Smashing Test

This CSS3 demo displays how useful first-child and last child are when it comes to styling menus. The source for the menu on this demo is very very basic.

<nav>
	<ul> 
		<li><a href="index.php">Home</a></li> 
		<li><a href="aboutus.php">About Us</a></li> 
		<li><a href="staff.php">Staff</a></li> 
		<li><a href="contact.php">Contact Us</a></li> 
	
	</ul> 
</nav> 

All well and good except what do we do if we want to style the current page?

Traditionally I would add an extra class to the current page link like class="this" but this is a grotty way of going about it. The link is semantically significatn because of the page that it goes to.

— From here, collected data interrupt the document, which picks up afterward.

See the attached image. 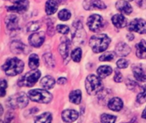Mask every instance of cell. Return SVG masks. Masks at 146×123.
Instances as JSON below:
<instances>
[{
    "mask_svg": "<svg viewBox=\"0 0 146 123\" xmlns=\"http://www.w3.org/2000/svg\"><path fill=\"white\" fill-rule=\"evenodd\" d=\"M111 40L106 34H96L92 36L89 41V44L92 51L96 54L105 51Z\"/></svg>",
    "mask_w": 146,
    "mask_h": 123,
    "instance_id": "cell-1",
    "label": "cell"
},
{
    "mask_svg": "<svg viewBox=\"0 0 146 123\" xmlns=\"http://www.w3.org/2000/svg\"><path fill=\"white\" fill-rule=\"evenodd\" d=\"M3 71L6 75L9 77H14L21 74L24 69V63L22 60L17 58H11L6 60L4 65L2 66Z\"/></svg>",
    "mask_w": 146,
    "mask_h": 123,
    "instance_id": "cell-2",
    "label": "cell"
},
{
    "mask_svg": "<svg viewBox=\"0 0 146 123\" xmlns=\"http://www.w3.org/2000/svg\"><path fill=\"white\" fill-rule=\"evenodd\" d=\"M28 95H27L25 93H18L9 97L6 101V105L10 109H22L28 105Z\"/></svg>",
    "mask_w": 146,
    "mask_h": 123,
    "instance_id": "cell-3",
    "label": "cell"
},
{
    "mask_svg": "<svg viewBox=\"0 0 146 123\" xmlns=\"http://www.w3.org/2000/svg\"><path fill=\"white\" fill-rule=\"evenodd\" d=\"M101 79L102 78L93 74H91L86 77V89L87 94H89L90 95H95L103 90L104 85Z\"/></svg>",
    "mask_w": 146,
    "mask_h": 123,
    "instance_id": "cell-4",
    "label": "cell"
},
{
    "mask_svg": "<svg viewBox=\"0 0 146 123\" xmlns=\"http://www.w3.org/2000/svg\"><path fill=\"white\" fill-rule=\"evenodd\" d=\"M40 76L41 72L38 70H33L26 73L25 75L21 76L19 78L17 84L19 87H33L38 82Z\"/></svg>",
    "mask_w": 146,
    "mask_h": 123,
    "instance_id": "cell-5",
    "label": "cell"
},
{
    "mask_svg": "<svg viewBox=\"0 0 146 123\" xmlns=\"http://www.w3.org/2000/svg\"><path fill=\"white\" fill-rule=\"evenodd\" d=\"M28 97L32 101L40 103V104H48L52 100V95L48 91L44 89H33L28 92Z\"/></svg>",
    "mask_w": 146,
    "mask_h": 123,
    "instance_id": "cell-6",
    "label": "cell"
},
{
    "mask_svg": "<svg viewBox=\"0 0 146 123\" xmlns=\"http://www.w3.org/2000/svg\"><path fill=\"white\" fill-rule=\"evenodd\" d=\"M73 41L75 44L84 43L86 40V31L83 28V24L80 20H77L73 24Z\"/></svg>",
    "mask_w": 146,
    "mask_h": 123,
    "instance_id": "cell-7",
    "label": "cell"
},
{
    "mask_svg": "<svg viewBox=\"0 0 146 123\" xmlns=\"http://www.w3.org/2000/svg\"><path fill=\"white\" fill-rule=\"evenodd\" d=\"M11 2L13 3V5L6 8L8 11L22 14L28 9L29 7L28 0H11Z\"/></svg>",
    "mask_w": 146,
    "mask_h": 123,
    "instance_id": "cell-8",
    "label": "cell"
},
{
    "mask_svg": "<svg viewBox=\"0 0 146 123\" xmlns=\"http://www.w3.org/2000/svg\"><path fill=\"white\" fill-rule=\"evenodd\" d=\"M87 26L92 31H98L104 26V19L99 14H92L88 18Z\"/></svg>",
    "mask_w": 146,
    "mask_h": 123,
    "instance_id": "cell-9",
    "label": "cell"
},
{
    "mask_svg": "<svg viewBox=\"0 0 146 123\" xmlns=\"http://www.w3.org/2000/svg\"><path fill=\"white\" fill-rule=\"evenodd\" d=\"M128 30L139 34H145L146 33V21L143 19H135L130 22Z\"/></svg>",
    "mask_w": 146,
    "mask_h": 123,
    "instance_id": "cell-10",
    "label": "cell"
},
{
    "mask_svg": "<svg viewBox=\"0 0 146 123\" xmlns=\"http://www.w3.org/2000/svg\"><path fill=\"white\" fill-rule=\"evenodd\" d=\"M63 41L61 43V44L59 45L58 50L60 54L62 55L64 63L67 64L68 61H69L70 59V48H71V44H70V41L68 39L63 38Z\"/></svg>",
    "mask_w": 146,
    "mask_h": 123,
    "instance_id": "cell-11",
    "label": "cell"
},
{
    "mask_svg": "<svg viewBox=\"0 0 146 123\" xmlns=\"http://www.w3.org/2000/svg\"><path fill=\"white\" fill-rule=\"evenodd\" d=\"M44 38H45L44 32H43V31L34 32V33H33L28 37V41H29V43L33 47H34V48H39L44 43Z\"/></svg>",
    "mask_w": 146,
    "mask_h": 123,
    "instance_id": "cell-12",
    "label": "cell"
},
{
    "mask_svg": "<svg viewBox=\"0 0 146 123\" xmlns=\"http://www.w3.org/2000/svg\"><path fill=\"white\" fill-rule=\"evenodd\" d=\"M83 7L86 10H94L104 9L106 5L102 0H85L83 2Z\"/></svg>",
    "mask_w": 146,
    "mask_h": 123,
    "instance_id": "cell-13",
    "label": "cell"
},
{
    "mask_svg": "<svg viewBox=\"0 0 146 123\" xmlns=\"http://www.w3.org/2000/svg\"><path fill=\"white\" fill-rule=\"evenodd\" d=\"M78 117H79V113L74 110H65L62 113V118L65 122H74L78 119Z\"/></svg>",
    "mask_w": 146,
    "mask_h": 123,
    "instance_id": "cell-14",
    "label": "cell"
},
{
    "mask_svg": "<svg viewBox=\"0 0 146 123\" xmlns=\"http://www.w3.org/2000/svg\"><path fill=\"white\" fill-rule=\"evenodd\" d=\"M5 25L7 29L15 31L19 27V19L15 14H9L5 18Z\"/></svg>",
    "mask_w": 146,
    "mask_h": 123,
    "instance_id": "cell-15",
    "label": "cell"
},
{
    "mask_svg": "<svg viewBox=\"0 0 146 123\" xmlns=\"http://www.w3.org/2000/svg\"><path fill=\"white\" fill-rule=\"evenodd\" d=\"M133 72L137 81L141 82H146V74L141 65H133Z\"/></svg>",
    "mask_w": 146,
    "mask_h": 123,
    "instance_id": "cell-16",
    "label": "cell"
},
{
    "mask_svg": "<svg viewBox=\"0 0 146 123\" xmlns=\"http://www.w3.org/2000/svg\"><path fill=\"white\" fill-rule=\"evenodd\" d=\"M116 6V9L122 14H131L132 12H133V7L130 5V3L127 1H123V0H121V1H118L115 4Z\"/></svg>",
    "mask_w": 146,
    "mask_h": 123,
    "instance_id": "cell-17",
    "label": "cell"
},
{
    "mask_svg": "<svg viewBox=\"0 0 146 123\" xmlns=\"http://www.w3.org/2000/svg\"><path fill=\"white\" fill-rule=\"evenodd\" d=\"M131 53V48L125 43H119L115 46V54L119 56H127Z\"/></svg>",
    "mask_w": 146,
    "mask_h": 123,
    "instance_id": "cell-18",
    "label": "cell"
},
{
    "mask_svg": "<svg viewBox=\"0 0 146 123\" xmlns=\"http://www.w3.org/2000/svg\"><path fill=\"white\" fill-rule=\"evenodd\" d=\"M108 107L113 111H120L123 108V102L120 98L115 97L109 101Z\"/></svg>",
    "mask_w": 146,
    "mask_h": 123,
    "instance_id": "cell-19",
    "label": "cell"
},
{
    "mask_svg": "<svg viewBox=\"0 0 146 123\" xmlns=\"http://www.w3.org/2000/svg\"><path fill=\"white\" fill-rule=\"evenodd\" d=\"M112 23L117 28H123L127 25V19L121 14H117L112 17Z\"/></svg>",
    "mask_w": 146,
    "mask_h": 123,
    "instance_id": "cell-20",
    "label": "cell"
},
{
    "mask_svg": "<svg viewBox=\"0 0 146 123\" xmlns=\"http://www.w3.org/2000/svg\"><path fill=\"white\" fill-rule=\"evenodd\" d=\"M26 46L18 41H14L11 44H10V50L13 54H24L26 51Z\"/></svg>",
    "mask_w": 146,
    "mask_h": 123,
    "instance_id": "cell-21",
    "label": "cell"
},
{
    "mask_svg": "<svg viewBox=\"0 0 146 123\" xmlns=\"http://www.w3.org/2000/svg\"><path fill=\"white\" fill-rule=\"evenodd\" d=\"M136 55L139 59H146V41L141 40L136 45Z\"/></svg>",
    "mask_w": 146,
    "mask_h": 123,
    "instance_id": "cell-22",
    "label": "cell"
},
{
    "mask_svg": "<svg viewBox=\"0 0 146 123\" xmlns=\"http://www.w3.org/2000/svg\"><path fill=\"white\" fill-rule=\"evenodd\" d=\"M56 81L53 77L50 76H46L43 77L40 81V85L44 88V89H51L55 86Z\"/></svg>",
    "mask_w": 146,
    "mask_h": 123,
    "instance_id": "cell-23",
    "label": "cell"
},
{
    "mask_svg": "<svg viewBox=\"0 0 146 123\" xmlns=\"http://www.w3.org/2000/svg\"><path fill=\"white\" fill-rule=\"evenodd\" d=\"M58 5L55 0H48L45 3V12L48 15L53 14L57 11Z\"/></svg>",
    "mask_w": 146,
    "mask_h": 123,
    "instance_id": "cell-24",
    "label": "cell"
},
{
    "mask_svg": "<svg viewBox=\"0 0 146 123\" xmlns=\"http://www.w3.org/2000/svg\"><path fill=\"white\" fill-rule=\"evenodd\" d=\"M82 99V94L81 91L79 89L74 90L70 93L69 94V100L70 102H72L73 104L75 105H80Z\"/></svg>",
    "mask_w": 146,
    "mask_h": 123,
    "instance_id": "cell-25",
    "label": "cell"
},
{
    "mask_svg": "<svg viewBox=\"0 0 146 123\" xmlns=\"http://www.w3.org/2000/svg\"><path fill=\"white\" fill-rule=\"evenodd\" d=\"M113 70L110 66L109 65H103V66H100L97 72H98V75L100 78L104 79V78H106L107 77H109L110 75H111Z\"/></svg>",
    "mask_w": 146,
    "mask_h": 123,
    "instance_id": "cell-26",
    "label": "cell"
},
{
    "mask_svg": "<svg viewBox=\"0 0 146 123\" xmlns=\"http://www.w3.org/2000/svg\"><path fill=\"white\" fill-rule=\"evenodd\" d=\"M52 116L50 112H45L37 116L34 123H51Z\"/></svg>",
    "mask_w": 146,
    "mask_h": 123,
    "instance_id": "cell-27",
    "label": "cell"
},
{
    "mask_svg": "<svg viewBox=\"0 0 146 123\" xmlns=\"http://www.w3.org/2000/svg\"><path fill=\"white\" fill-rule=\"evenodd\" d=\"M28 65L32 70H35L38 68V66L39 65V59H38V56L37 54H33L29 56Z\"/></svg>",
    "mask_w": 146,
    "mask_h": 123,
    "instance_id": "cell-28",
    "label": "cell"
},
{
    "mask_svg": "<svg viewBox=\"0 0 146 123\" xmlns=\"http://www.w3.org/2000/svg\"><path fill=\"white\" fill-rule=\"evenodd\" d=\"M43 60L44 61V64L46 65L47 67L52 69L55 67L56 64H55V60L52 56V54L50 53H47V54H44V56H43Z\"/></svg>",
    "mask_w": 146,
    "mask_h": 123,
    "instance_id": "cell-29",
    "label": "cell"
},
{
    "mask_svg": "<svg viewBox=\"0 0 146 123\" xmlns=\"http://www.w3.org/2000/svg\"><path fill=\"white\" fill-rule=\"evenodd\" d=\"M82 57V50L80 48H77L74 50H73L71 54V58L74 62H80Z\"/></svg>",
    "mask_w": 146,
    "mask_h": 123,
    "instance_id": "cell-30",
    "label": "cell"
},
{
    "mask_svg": "<svg viewBox=\"0 0 146 123\" xmlns=\"http://www.w3.org/2000/svg\"><path fill=\"white\" fill-rule=\"evenodd\" d=\"M116 121V116L109 114H103L101 116V122L102 123H115Z\"/></svg>",
    "mask_w": 146,
    "mask_h": 123,
    "instance_id": "cell-31",
    "label": "cell"
},
{
    "mask_svg": "<svg viewBox=\"0 0 146 123\" xmlns=\"http://www.w3.org/2000/svg\"><path fill=\"white\" fill-rule=\"evenodd\" d=\"M40 28V23L38 21H31L27 25V31H36Z\"/></svg>",
    "mask_w": 146,
    "mask_h": 123,
    "instance_id": "cell-32",
    "label": "cell"
},
{
    "mask_svg": "<svg viewBox=\"0 0 146 123\" xmlns=\"http://www.w3.org/2000/svg\"><path fill=\"white\" fill-rule=\"evenodd\" d=\"M136 101L139 105H142L146 101V86L142 88V92L139 94L136 98Z\"/></svg>",
    "mask_w": 146,
    "mask_h": 123,
    "instance_id": "cell-33",
    "label": "cell"
},
{
    "mask_svg": "<svg viewBox=\"0 0 146 123\" xmlns=\"http://www.w3.org/2000/svg\"><path fill=\"white\" fill-rule=\"evenodd\" d=\"M5 123H18V119L14 112H8L5 116Z\"/></svg>",
    "mask_w": 146,
    "mask_h": 123,
    "instance_id": "cell-34",
    "label": "cell"
},
{
    "mask_svg": "<svg viewBox=\"0 0 146 123\" xmlns=\"http://www.w3.org/2000/svg\"><path fill=\"white\" fill-rule=\"evenodd\" d=\"M70 17H71V14L68 9H62L58 14V18L61 20H63V21H66V20H69Z\"/></svg>",
    "mask_w": 146,
    "mask_h": 123,
    "instance_id": "cell-35",
    "label": "cell"
},
{
    "mask_svg": "<svg viewBox=\"0 0 146 123\" xmlns=\"http://www.w3.org/2000/svg\"><path fill=\"white\" fill-rule=\"evenodd\" d=\"M115 54L114 52H109L101 55L99 57V60L100 61H111L115 59Z\"/></svg>",
    "mask_w": 146,
    "mask_h": 123,
    "instance_id": "cell-36",
    "label": "cell"
},
{
    "mask_svg": "<svg viewBox=\"0 0 146 123\" xmlns=\"http://www.w3.org/2000/svg\"><path fill=\"white\" fill-rule=\"evenodd\" d=\"M116 65H117L118 68H120V69H125V68H127V67L128 66L129 62H128V60H126V59H120V60L117 61Z\"/></svg>",
    "mask_w": 146,
    "mask_h": 123,
    "instance_id": "cell-37",
    "label": "cell"
},
{
    "mask_svg": "<svg viewBox=\"0 0 146 123\" xmlns=\"http://www.w3.org/2000/svg\"><path fill=\"white\" fill-rule=\"evenodd\" d=\"M56 31L59 32V33H62V34H68V31H69V28L68 26H65V25H58L56 26Z\"/></svg>",
    "mask_w": 146,
    "mask_h": 123,
    "instance_id": "cell-38",
    "label": "cell"
},
{
    "mask_svg": "<svg viewBox=\"0 0 146 123\" xmlns=\"http://www.w3.org/2000/svg\"><path fill=\"white\" fill-rule=\"evenodd\" d=\"M7 87H8L7 82L5 80H2V82H1V97H4Z\"/></svg>",
    "mask_w": 146,
    "mask_h": 123,
    "instance_id": "cell-39",
    "label": "cell"
},
{
    "mask_svg": "<svg viewBox=\"0 0 146 123\" xmlns=\"http://www.w3.org/2000/svg\"><path fill=\"white\" fill-rule=\"evenodd\" d=\"M127 86L128 89L133 90V89H134V88L138 87V84H137L134 81L127 79Z\"/></svg>",
    "mask_w": 146,
    "mask_h": 123,
    "instance_id": "cell-40",
    "label": "cell"
},
{
    "mask_svg": "<svg viewBox=\"0 0 146 123\" xmlns=\"http://www.w3.org/2000/svg\"><path fill=\"white\" fill-rule=\"evenodd\" d=\"M122 78H123V77H122L121 73L118 70H115V77H114L115 82H121L122 81Z\"/></svg>",
    "mask_w": 146,
    "mask_h": 123,
    "instance_id": "cell-41",
    "label": "cell"
},
{
    "mask_svg": "<svg viewBox=\"0 0 146 123\" xmlns=\"http://www.w3.org/2000/svg\"><path fill=\"white\" fill-rule=\"evenodd\" d=\"M138 5L141 9H146V0H139L138 1Z\"/></svg>",
    "mask_w": 146,
    "mask_h": 123,
    "instance_id": "cell-42",
    "label": "cell"
},
{
    "mask_svg": "<svg viewBox=\"0 0 146 123\" xmlns=\"http://www.w3.org/2000/svg\"><path fill=\"white\" fill-rule=\"evenodd\" d=\"M57 83H58V84H60V85L66 84V83H67V79H66V78H63V77L59 78V79L57 80Z\"/></svg>",
    "mask_w": 146,
    "mask_h": 123,
    "instance_id": "cell-43",
    "label": "cell"
},
{
    "mask_svg": "<svg viewBox=\"0 0 146 123\" xmlns=\"http://www.w3.org/2000/svg\"><path fill=\"white\" fill-rule=\"evenodd\" d=\"M127 39H128L129 41H133V38H134V36H133V34H128V35L127 36Z\"/></svg>",
    "mask_w": 146,
    "mask_h": 123,
    "instance_id": "cell-44",
    "label": "cell"
},
{
    "mask_svg": "<svg viewBox=\"0 0 146 123\" xmlns=\"http://www.w3.org/2000/svg\"><path fill=\"white\" fill-rule=\"evenodd\" d=\"M57 3H59V4H62V3H64L65 2H66V0H55Z\"/></svg>",
    "mask_w": 146,
    "mask_h": 123,
    "instance_id": "cell-45",
    "label": "cell"
},
{
    "mask_svg": "<svg viewBox=\"0 0 146 123\" xmlns=\"http://www.w3.org/2000/svg\"><path fill=\"white\" fill-rule=\"evenodd\" d=\"M142 117H143L144 119H145L146 120V107H145V109L144 110L143 113H142Z\"/></svg>",
    "mask_w": 146,
    "mask_h": 123,
    "instance_id": "cell-46",
    "label": "cell"
},
{
    "mask_svg": "<svg viewBox=\"0 0 146 123\" xmlns=\"http://www.w3.org/2000/svg\"><path fill=\"white\" fill-rule=\"evenodd\" d=\"M127 1H130L131 2V1H133V0H127Z\"/></svg>",
    "mask_w": 146,
    "mask_h": 123,
    "instance_id": "cell-47",
    "label": "cell"
},
{
    "mask_svg": "<svg viewBox=\"0 0 146 123\" xmlns=\"http://www.w3.org/2000/svg\"><path fill=\"white\" fill-rule=\"evenodd\" d=\"M1 123H4V122H1Z\"/></svg>",
    "mask_w": 146,
    "mask_h": 123,
    "instance_id": "cell-48",
    "label": "cell"
}]
</instances>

With a little php to find out what page you're already on and you can style the links that find that address in the href tag.

<?php 
$thispage = basename($_SERVER['REQUEST_URI']); ?>
	<style>
	
		nav a[href="<?php echo $thispage; ?>"] {
			background: transparent;
			border: solid black;
			border-width: 1px 1px 0 1px;
		}
		
		nav ul li:first-child a[href="<?php echo $thispage; ?>"]{
			border-color: black;
			border-width: 1px 1px 0 0;
		}
		
		nav ul li:last-child a[href="<?php echo $thispage; ?>"]{
			border-color: black;
			border-width: 1px 0 0 1px;
		}

	</style>	
?> 	

The only problem is that you can't write php straight to an external stylesheet so those couple of lines need to be in your php file inside a style tag.